**LIST OF TASKS:**
A - From the passage about John Glanton's photographs, reproduce word for word the span from "One problem: He" up to and including "something very special.".
B - Answer these questions using the passage about John Glanton's photographs:
(i) About how many photographs are in the trove?
(ii) What camera did John Glanton use?
(iii) In what year did he die?

The image is just one in a trove of some 800 photographs that has launched a race against time. They were captured by photographer John Glanton, who took his camera to a variety of happenings in the Twin Cities African-American community in the 1940s.
One problem: He didn't leave notes about the pictures. Now, his family has enlisted the Hennepin County Library to help with a huge identification project.
Some people are readily recognizable, and there are written clues for others. But most people in the pictures just stare out from past.
John Glanton was an engineer by trade who helped pay for his education with his camera, working for the local paper.
"He was a photographer for the Minneapolis Spokesman. He took a lot of pictures for Cecil Newman. So that's where they come from," said his brother Wayne Glanton.
John Glanton used a Graflex, a large-format camera. It's bulky to use with its bellows and flashgun, but it creates crisp, clear images.
Glanton left his negatives in a garage, where they were only discovered after his death in 2004. While some were damaged, his family realized it had something very special.

**Questions about scene geometry:**
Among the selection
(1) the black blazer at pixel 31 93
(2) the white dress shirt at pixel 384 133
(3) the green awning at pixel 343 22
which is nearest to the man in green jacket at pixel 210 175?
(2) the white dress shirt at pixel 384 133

**SET OF ANSWERS:**
A -
One problem: He didn't leave notes about the pictures. Now, his family has enlisted the Hennepin County Library to help with a huge identification project.
Some people are readily recognizable, and there are written clues for others. But most people in the pictures just stare out from past.
John Glanton was an engineer by trade who helped pay for his education with his camera, working for the local paper.
"He was a photographer for the Minneapolis Spokesman. He took a lot of pictures for Cecil Newman. So that's where they come from," said his brother Wayne Glanton.
John Glanton used a Graflex, a large-format camera. It's bulky to use with its bellows and flashgun, but it creates crisp, clear images.
Glanton left his negatives in a garage, where they were only discovered after his death in 2004. While some were damaged, his family realized it had something very special.

B -
(i) About 800.
(ii) A Graflex, a large-format camera.
(iii) 2004.